Black market vendors in the United States discovered a sizable market of consumers eager to buy illegal commodities, especially meats, sugar, and fuel, in defiance of the rationing system. In several cities, the business for fake ration cards also flourished. Rationing caused a rise in another type of bootlegging, replacing alcohol with other consumer goods that people refused to give up despite government interventions, much like the masses resisted Prohibition during the 1920s. -
Over $250 million in free advertising pleaded with Americans to purchase War Bonds during the conflict. War bonds were designed to raise money for the war while also taking money out of circulation and lowering inflation. Americans were inundated with advertisements, movies, radio shows, Bond Drives, and banners pleading with them to purchase bonds. A little over $185 billion was raised by almost half of all Americans, despite the fact that the bonds paid below market rates when they became due after ten years.
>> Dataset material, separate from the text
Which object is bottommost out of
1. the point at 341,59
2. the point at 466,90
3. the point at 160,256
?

The adverts were broadcast on radio shows, newsreels, cartoon shorts, newspaper and magazine ads, posters, and in the credits of feature films. Celebrities and decorated combat veterans encouraged Americans to purchase bonds through war bond drives. In order to exchange their saved stamps for bonds, kids were urged to preserve them. Throughout the war, there were eight different War Bond sales drives that were highly publicized with donated campaigns. All achieved their stated objectives.
The eight scheduled drives, the last of which took place in the autumn of 1945 after Japan's surrender, brought in $156 billion of the $185 billion generated through bond sales throughout the war. The War Bonds, also known as Series E Bonds, were promoted by the government as "the greatest investment on earth." They were sold until 1980, when other governmental bonds took their place. -
Despite the tremendous gasoline consumption of the Allied war machine and the businesses that supported it, the United States never ran out of fuel during the Second World War. Four days after the attack on Pearl Harbor, on December 11, 1941, the Office of Price Administration announced the establishment of 7,500 ration boards around the country. The duty of instituting rationing of supplies crucial to the war effort fell to the boards, which were made up of unpaid volunteers. People who had business or personal relationships to the board members had ways to game the system. In some places, cheating spread like wildfire.
Tires were the first item to be rationed. Before the war, the United States imported almost all of the rubber it used, with the majority coming from regions that were then under Japanese occupation. The sales of new cars were stopped on January 1, 1942, in order to protect the tire supplies that were already on hand. The existing stock of cars was restricted to members of specific professions alone. These included clerics, experts deemed crucial to the war effort, and those in the medical field.
Rationing of gasoline was implemented to affect customer behavior and encourage them to modify their driving styles in order to preserve rubber. It was hated by practically everyone. Fuel sellers were informed by letters on stickers stuck to cars how much gasoline each owner was permitted to buy each week. Drivers also carried ration cards, which kept track of the purchases in addition to the sticker. The lowest category, "A stickers," were permitted to purchase up to four gallons each week. The topmost "X" sticker allowed for limitless fuel purchases. Unsurprisingly, 200 or more congressmen acquired X stickers, sparking indignation across the country. Throughout the war, Americans fought gas rationing, especially in the west where longer travel distances required more fuel.